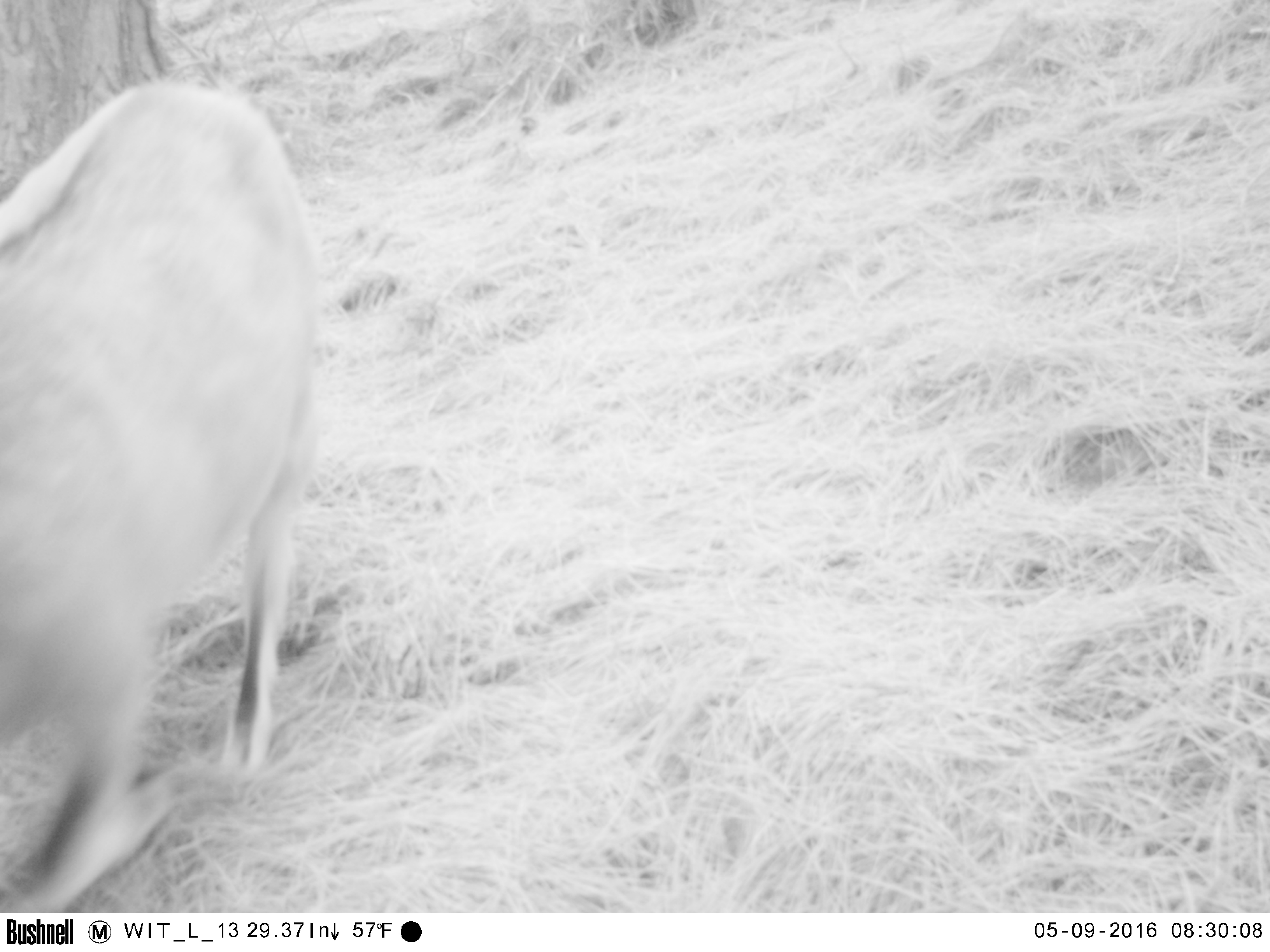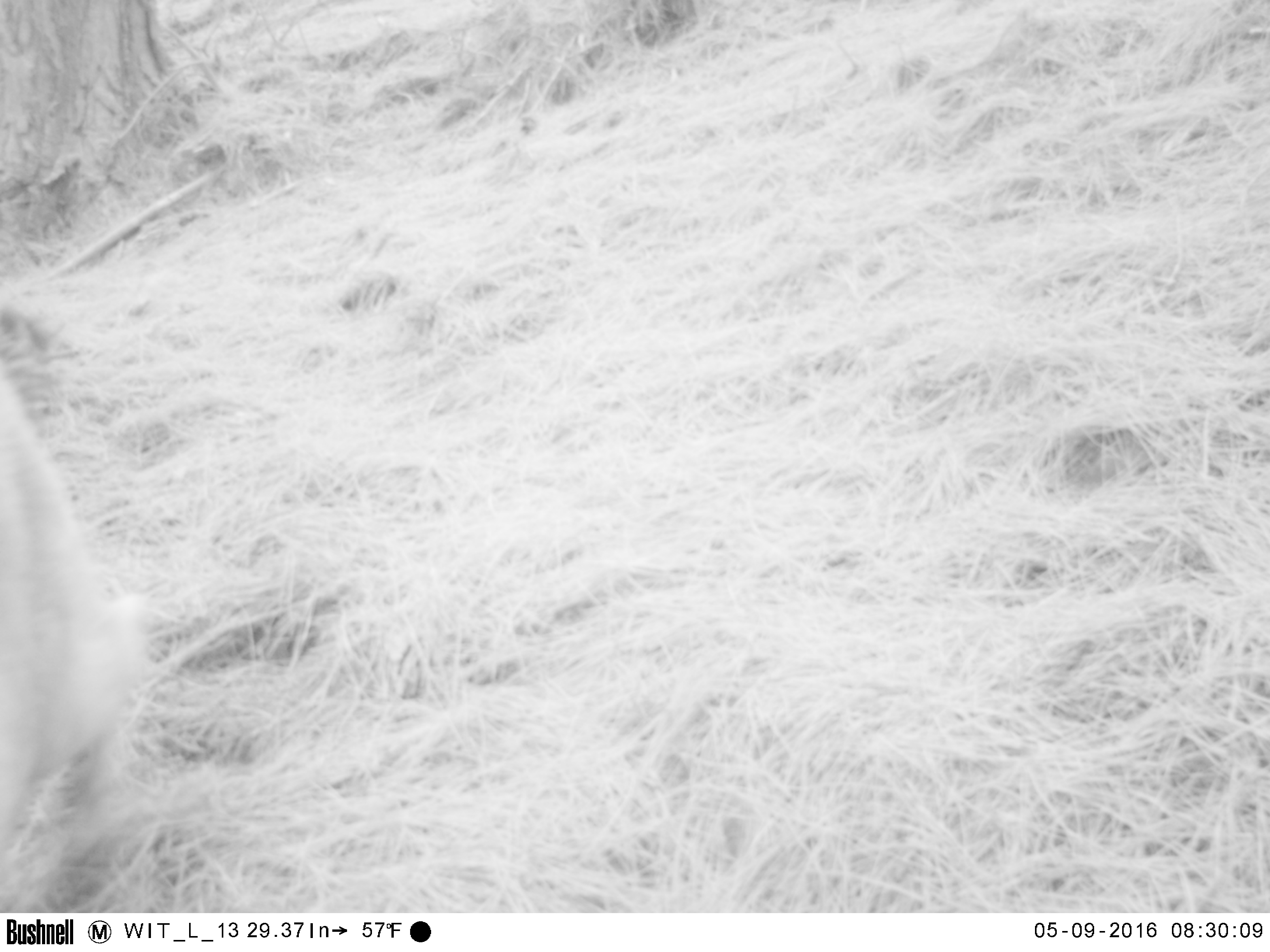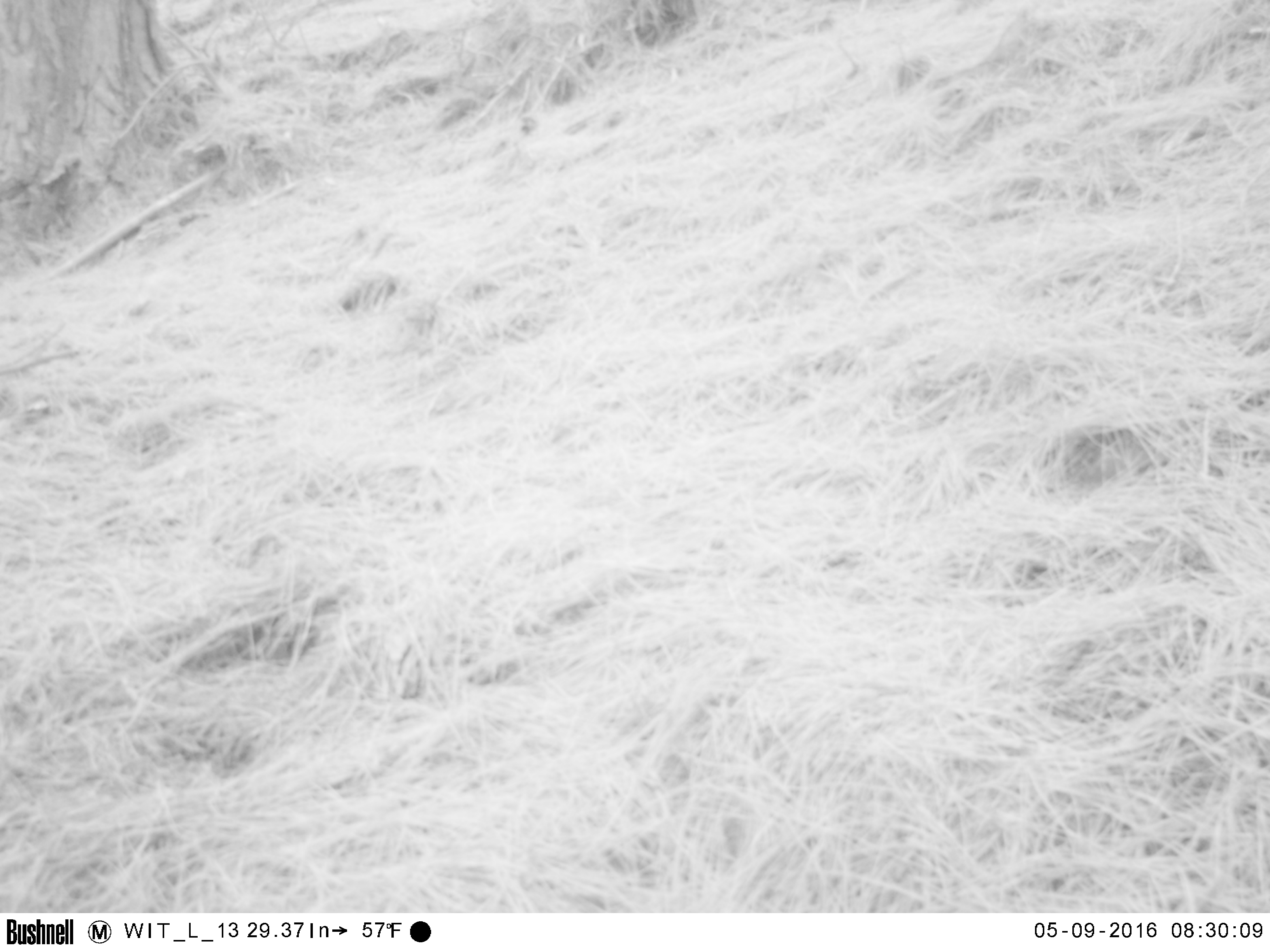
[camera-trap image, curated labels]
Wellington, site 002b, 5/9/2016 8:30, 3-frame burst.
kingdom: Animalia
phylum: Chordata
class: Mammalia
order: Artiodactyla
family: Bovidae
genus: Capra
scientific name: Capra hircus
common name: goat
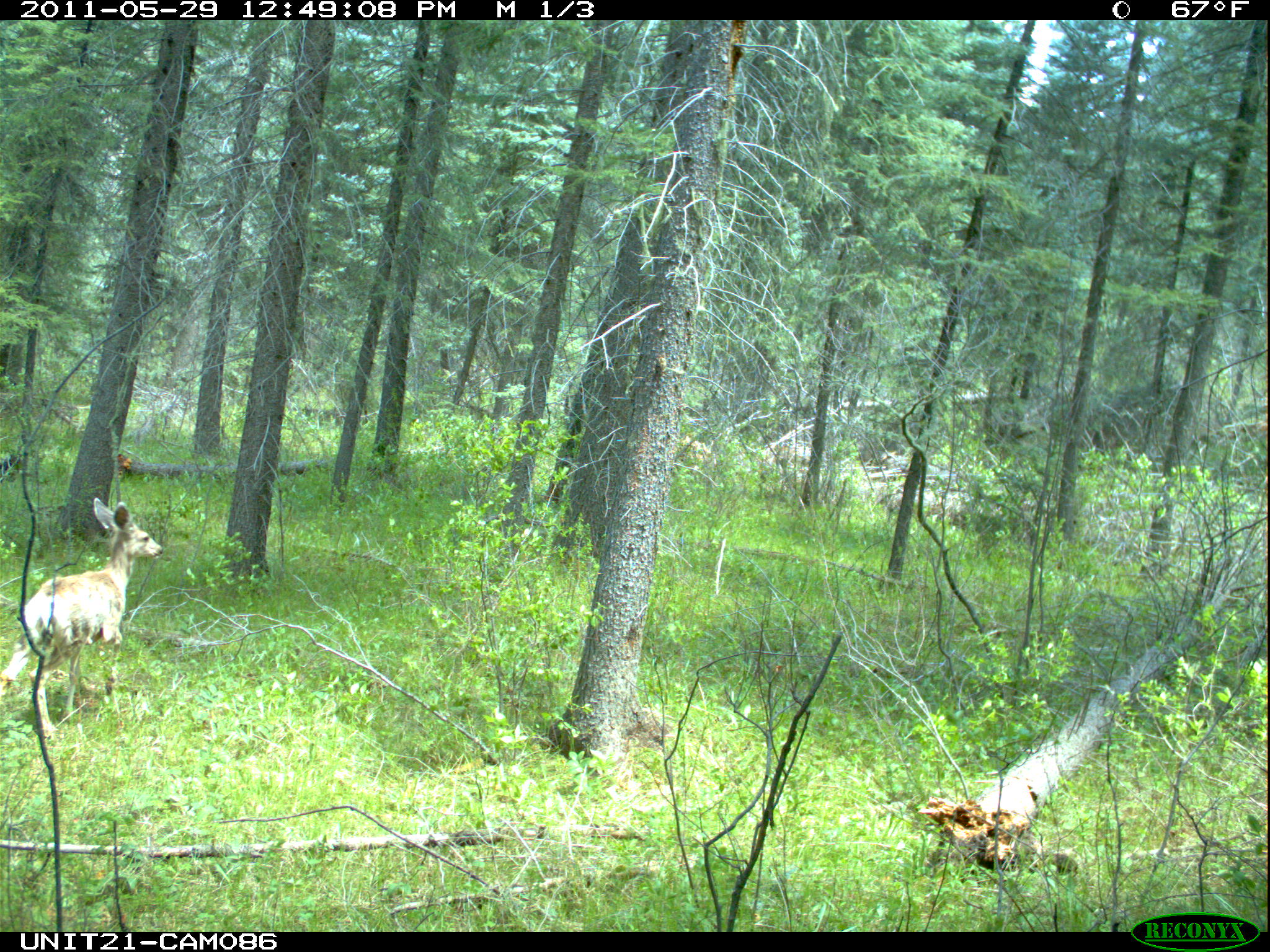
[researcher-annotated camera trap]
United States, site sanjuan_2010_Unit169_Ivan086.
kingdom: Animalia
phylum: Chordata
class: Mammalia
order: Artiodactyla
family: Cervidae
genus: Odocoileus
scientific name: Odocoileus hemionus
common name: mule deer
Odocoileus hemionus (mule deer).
==
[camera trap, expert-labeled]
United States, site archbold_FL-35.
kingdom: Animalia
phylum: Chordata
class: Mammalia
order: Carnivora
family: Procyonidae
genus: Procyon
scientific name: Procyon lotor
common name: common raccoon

> Aim of the task
Copy out, from the records above, every line that holds the string "site".

> Answer section
Wellington, site 002b, 5/9/2016 8:30, 3-frame burst.
United States, site sanjuan_2010_Unit169_Ivan086.
United States, site archbold_FL-35.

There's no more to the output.